You may not have thought about the difference between treatment and care. Both are necessary and needed in our lives at different times, but sometimes we fail to recognize the difference between the two and which is appropriate when. Something that is a condition, like dementia, calls for care, not treatment.

Treatment is for illness and injury. When we have a health concern, we go to a doctor or surgeon for treatment. The doctor asks questions about our symptoms and discomfort, identifies the probable disease or injury, and may request tests to substantiate the diagnosis. Once s/he is satisfied as to what disease or injury is demonstrated by the symptoms, a treatment is prescribed.

With treatment and disease, an accurate diagnosis is very important. If we are diagnosed with cancer, for example, we want to know exactly where the tumor is, how far along it is, what areas of the body have been impacted, and what the treatment options are. Having an accurate diagnosis enables us to make educated decisions regarding treatment.

Treatments are meant to address the symptoms of ill health—that something that is wrong with us, a disability. Treatments are designed to either cure the illness or alleviate our discomfort due to the symptoms. In his book Being Mortal, Atul Gawande points out that in the United States we are very adept at diagnosing and treating diseases, but that in developing this expertise we seem to have forgotten the value and need for care. He asks us to recognize that care is required, not treatment, when we are experiencing a condition such as aging or dementia.

Care is needed for conditions. When we are experiencing something that is not curable, such as dementia, diagnosis becomes less important. There is no need to identify and choose between possible treatments. When providing care, we turn our attention from disabilities and symptoms toward abilities and strengths. With care, we support what the person can still do and accommodate the disabilities that cannot be cured.

When experiencing dementia, people lose memory and rational thought, such as the ability to see cause and effect, prioritize actions or needs, make plans, or envision and follow the steps in a series.
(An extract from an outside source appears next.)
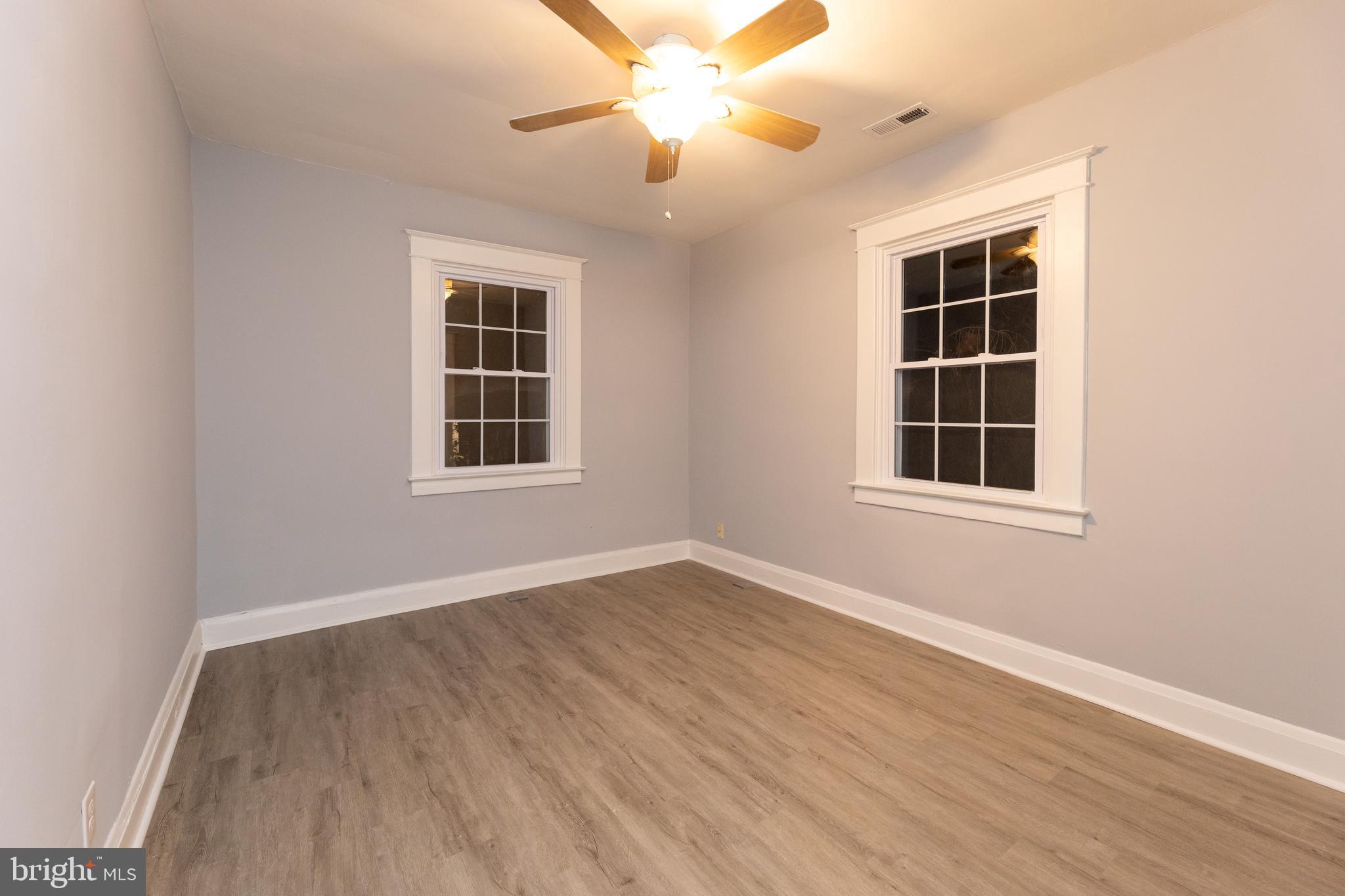 3301 Moravia Road Baltimore, MD 21214 - Photo 39 of 60 Gallery Image 39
With memory and rational thought losses come bad judgment and an altered sense of reality. These are the disabilities of dementia.

But dementia is not only about loss and disability. We lose rational thought but not intuitive thought. We have two psychological selves – our experiential selves and remembering selves – but we lose only the remembering self. When we as caregivers recognize and support these abilities (and stop expecting our loved ones or clients to do what they can no longer do) they will become happier and feel safer, experiencing well-being rather than emotional distress.

So we need both treatment and care, treatment to respond to illness and disease and care to support conditions that cannot be cured. When we provide dementia care, our role is to identify our loved ones and clients’ emotional needs and abilities, rather than focus on the disabilities dementia causes. When we put our attention here, we help them function successfully and achieving a sense of well-being becomes possible. People experiencing dementia benefit from care.